# Wooden under mount drawer slides



## vikingcape (Jan 3, 2013)

I just watched all of Charles Neil's videos on the pie safe (probably one of the most informative series of videos I have seen, check them out if your new to woodworking like me). He spoke of under mount drawer slides, but didn't go into detail on them. Are they essentially the same thing as normal drawer slides just placed on the bottom? I am making a side table and when I make something I always want to try a new technique to gain some knowledge, so I would love to give this a go. Can I just put notches on the bottom of the drawer to run on the slides or is there some other way. Just would like to know from the guys who have done it. And also what is a good method for a catch so contents don't come careening out in a wonderful loud waterfall? Thanks in advance


----------



## Nicky (Mar 13, 2007)

You can find draw slides that a manufactured specifically to be installed on the bottom. You have many options. I've used ball bearing type when weight is an issue.

Check out 



 for an overview. Search youtube for others who have installed these types of slides.

Determine the type of slide that is best for your application (weight of the content, not visible, soft-close), then use these specs to find the best slides. You'll find slides on both ends of the spectrum.

Some companies to look at (an this is suggested as a starting point only):
Accuride
Blum
Knape and Vogt

Each type will have it's method for installation. Some may require notches, others may not. I would suggest you purchase the slides first.


----------



## vikingcape (Jan 3, 2013)

Thanks Nicky. Real nice of you to answer with all of the company names and everything. Maybe I wasn't specific enough in my question. I was wanting to know how to make them from wood. Not buy them. Thank you anyway.


----------



## marcuscraft (Nov 14, 2012)

Kaleb -

The few times I've seen wooden undermount slides, they look very much like this:

http://www.rockler.com/product.cfm?page=198&site=ROCKLER


----------



## vikingcape (Jan 3, 2013)

A sliding dovetail then. Neat. Thanks Marcus. I'll give it a go maybe


----------



## marcuscraft (Nov 14, 2012)

I've never used one personally, so I make no guarantees on their function or appropriateness…just what I've seen around.

Good luck w/ the build.


----------



## Nicky (Mar 13, 2007)

You were specific in your title. Opps on my part.


----------



## vikingcape (Jan 3, 2013)

No worries Nicky. Gave me something to look at and gain ideas. Thanks. Helpful nonetheless


----------



## mojapitt (Dec 31, 2011)

The ball bearing ones work really smooth


----------



## megabang (Apr 7, 2013)

I've tried many methods over the years and have decided that for small inset drawers I don't use slides at all. I just make the drawer slightly smaller than the opening. Depending on what reveal you want would determine the drawer size. Once everything has finish on it, the drawer runs smoothly. Here's a photo for reference. This piece has been in place for a few years and works perfectly.


----------



## vikingcape (Jan 3, 2013)

Thanks guys. John that is really something to think about. Love the touches in it


----------



## kdc68 (Mar 2, 2012)

And also what is a good method for a catch so contents don't come careening out in a wonderful loud waterfall?
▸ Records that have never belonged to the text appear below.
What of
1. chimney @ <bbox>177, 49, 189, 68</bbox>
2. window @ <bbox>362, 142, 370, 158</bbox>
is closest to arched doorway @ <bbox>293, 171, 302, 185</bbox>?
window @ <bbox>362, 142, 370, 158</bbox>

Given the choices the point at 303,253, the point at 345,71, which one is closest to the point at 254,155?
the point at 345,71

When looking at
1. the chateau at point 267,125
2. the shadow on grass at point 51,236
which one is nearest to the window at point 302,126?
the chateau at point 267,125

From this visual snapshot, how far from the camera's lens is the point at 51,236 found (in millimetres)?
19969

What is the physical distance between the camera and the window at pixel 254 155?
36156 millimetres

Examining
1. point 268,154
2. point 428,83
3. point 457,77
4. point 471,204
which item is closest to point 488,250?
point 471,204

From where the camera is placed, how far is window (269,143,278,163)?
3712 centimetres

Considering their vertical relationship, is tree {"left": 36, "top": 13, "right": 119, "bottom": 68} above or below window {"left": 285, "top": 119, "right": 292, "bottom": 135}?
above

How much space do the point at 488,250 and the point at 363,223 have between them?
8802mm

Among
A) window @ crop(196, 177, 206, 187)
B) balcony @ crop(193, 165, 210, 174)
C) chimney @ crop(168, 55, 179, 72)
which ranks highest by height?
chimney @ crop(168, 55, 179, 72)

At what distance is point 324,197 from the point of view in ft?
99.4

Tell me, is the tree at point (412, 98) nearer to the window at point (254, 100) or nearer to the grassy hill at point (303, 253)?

*Kaleb*....the dovetail slides would help prevent the drawer from tipping too much when fully opened…preventing the senario you posted above


----------



## megabang (Apr 7, 2013)

Here's what I do: Put a small piece of wood on the inside of the back of the drawer









Turn the piece sideways to insert or remove the drawer and vertical to stop the drawer from coming out. Works every time.


----------



## runswithscissors (Nov 8, 2012)

You can make dovetail slides with a lower profile than the Rockler version. Instead of routing the groove, just cut your angle (12 deg. or 14 deg. or whatever you want) on one edge of each rail. Mount them in such a way that the male component fits in between them-not too tight, not too loose. You need some sort of ledge at the back to rest them on/fasten them to. Use hard maple, make it very smooth, and wax. I've used these on a number of drawers, including some pretty good sized ones. On a wide drawer, I sometimes use two of them. And megabang has the right idea to keep drawers from falling out.


----------



## JGM0658 (Aug 16, 2011)

Kaleb, Charles is a board member and a very nice guy. Why don't you send him an e mail, I am sure he will answer your questions.


----------



## vikingcape (Jan 3, 2013)

Thanks guys. I'll send Mr. Neil an email and see what he has to say. Megabang, I like that idea of the drawer catch, simple and workable. Thanks


----------



## knothead (Aug 4, 2007)

I am just finishing a 6 drawer chest for a bedroom set I am building and the sliding dovetail type drawer slides are what I used there are two under each drawer and I build the drawers too big for the opening and fit them using hand planes untill they JUST went into the opening. at that point I attached the slides and then continued the handplane work until I had the gaps around the drawers the way I wanted them. Also I set the leading edges of the rail into the case just the right amount to act as the drawer stop to prevent it from sliding past flush with the casework. So far they slide like butter and stop flush every time, they are inset drawers. We will see how they perform as the chest ages.


----------